Judge Alan Baverman could make a recommendation on whether to throw out the recording after both sides file briefs and responses by July 7. A trial date has not been set, but it could be months before one kicks off.

The typical sentences for federal fraud charges can range from a few months to multiple years, depending on the amount of money at issue, experts said.

“The more money involved, the longer the potential sentence,” said Buddy Parker, a former federal prosecutor who now works as a defense attorney.

The indictment alleges that starting in 2012, Brown opened credit cards through Chase, Bank of America and American Express and used them to spend thousands on personal purchases, including flights. Prosecutors said he also took out loans totaling over $60,000 to finance the purchase of a Mercedes-Benz C300 and Range Rover. He then allegedly tried to defraud the banks by claiming his identity had been stolen.

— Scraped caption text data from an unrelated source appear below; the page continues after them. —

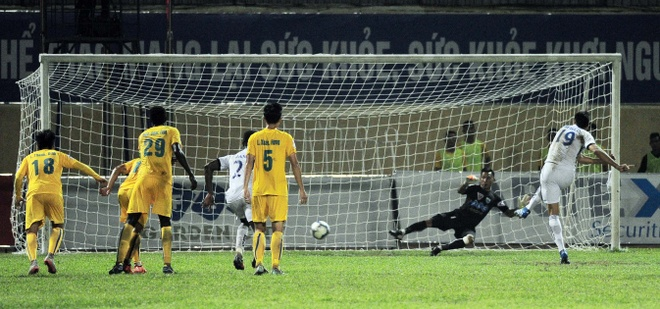 Vong 6 V.League: HLV Le Thuy Hai thang dam hoc tro Huynh Duc hinh anh 4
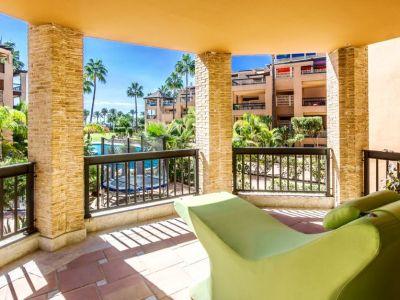 Duplexwohnung, Apartmentanlage am Strand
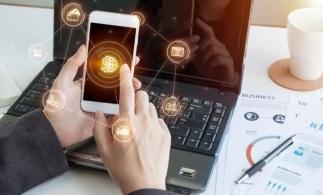 Băncile digitale se grăbesc să cucerească următoarea generaţie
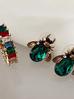 Kolczyki złote żuki z zielonymi kryształkami KMI0013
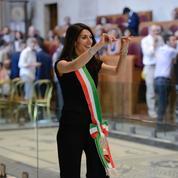 Mairie de Rome : Virginia Raggi sous les fourches caudines du Mouvement 5 étoiles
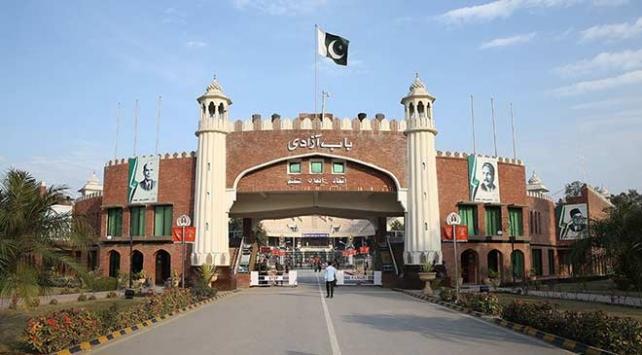 Pakistandan Afganlara vize sınırlaması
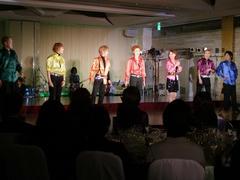 ステージ中、全7人がエンディング意外で出揃う、数少ない瞬間です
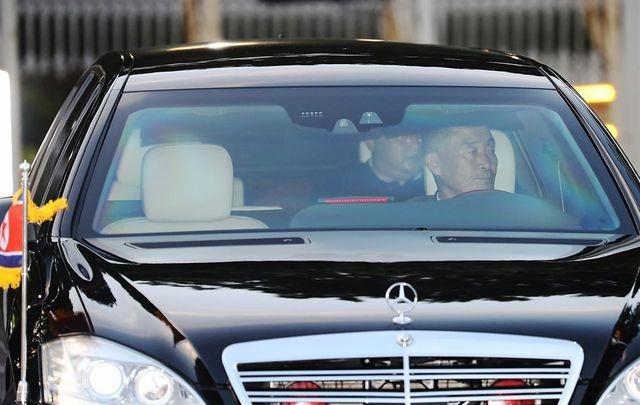 Điều ít biết về tài xế từng lái siêu xe chở ông Kim Jong-un tại thượng đỉnh với ông Trump - 1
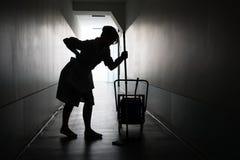 Siluetta della domestica che soffre dal mal di schiena Fotografia Stock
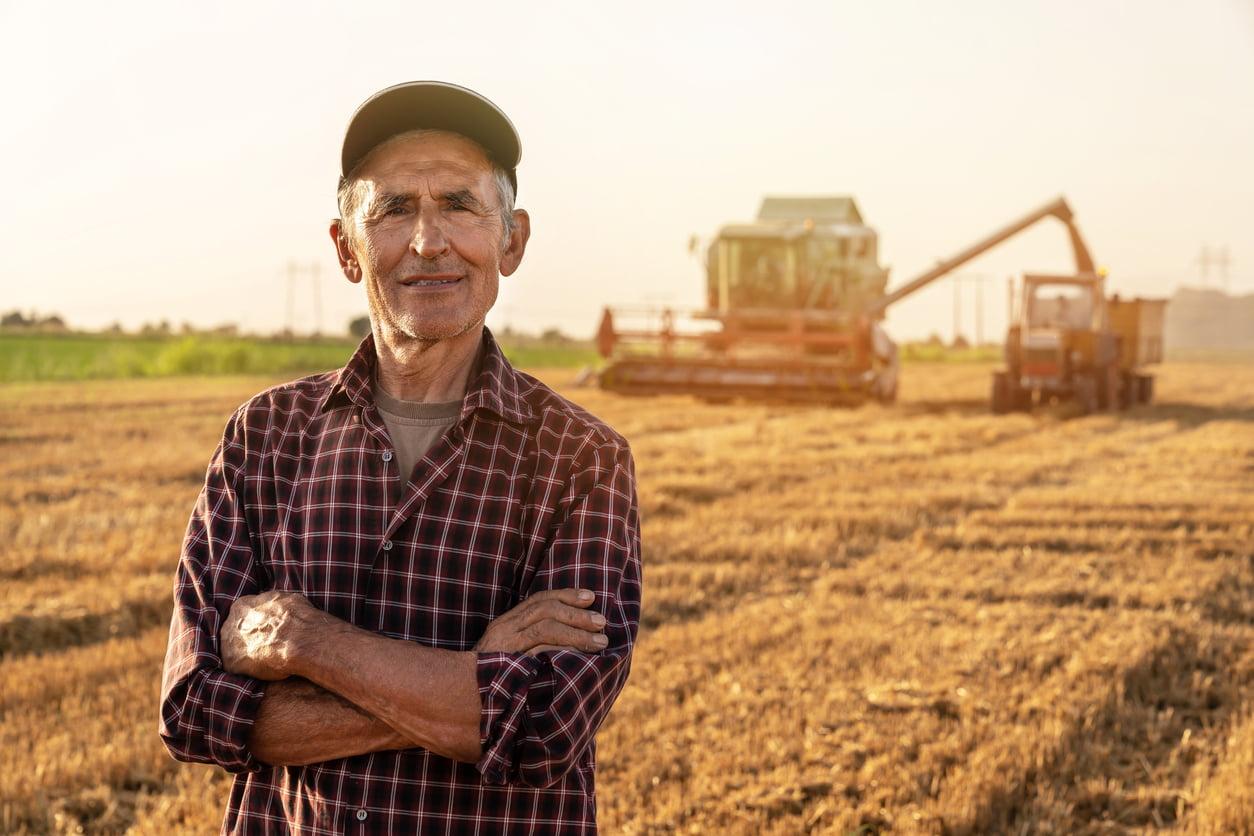 farm insurance side image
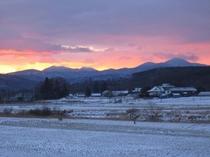 遠野の朝焼け風景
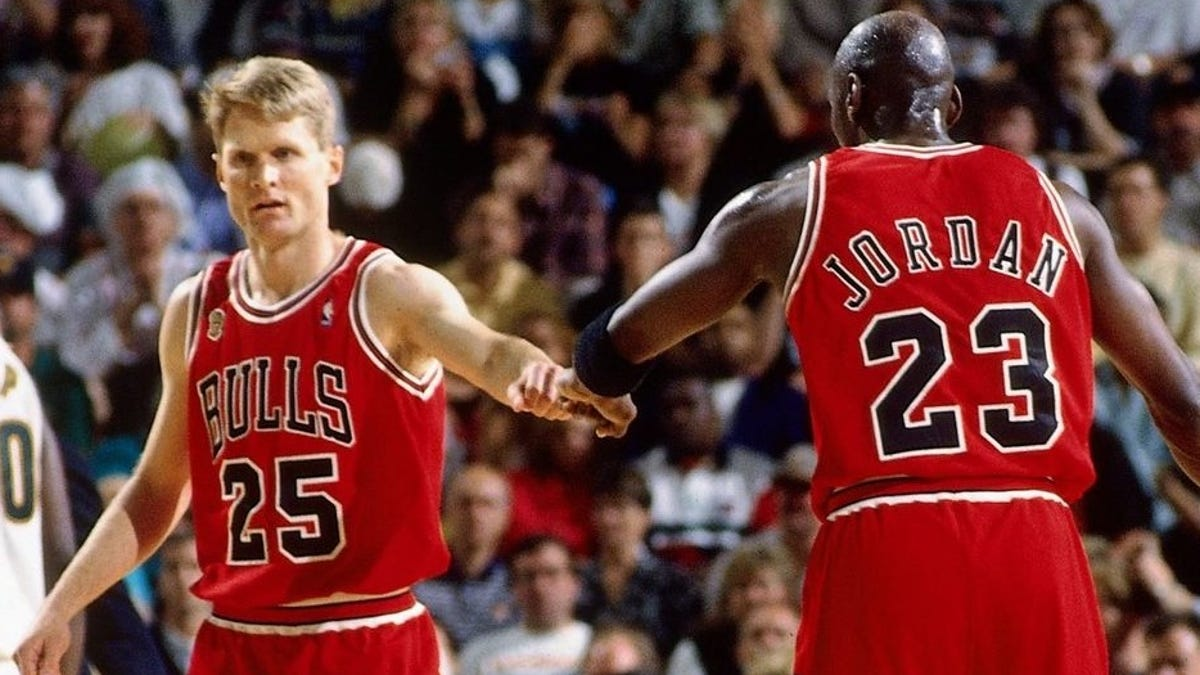 soltero Estricto Planificado  Steve Kerr: Michael Jordan punching me in face 'helped' relationship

Brown is also accused of lying about his income and assets when applying for a $75,000 loan for his shoe and clothing company, LVL XIII Brands, in 2017.

Reached for comment, Brown declined to speak about the specifics of his case, but said the campaign rally was the last time he would address the indictment. Emily Ward, one of his attorneys, declined to comment on the pending case, as did a spokesman for the U.S. Attorney’s Office.

‘He gets stuff done’

Brown was elected to the City Council in April 2019 in a special election following the death of former Councilman Ivory Lee Young Jr. His district includes the Westside neighborhoods of Vine City, English Avenue, Washington Park and several other historically Black neighborhoods that also have some of the lowest median household incomes in the city. It’s also a rapidly changing area, following the construction of Mercedes-Benz Stadium and parts of the Beltline.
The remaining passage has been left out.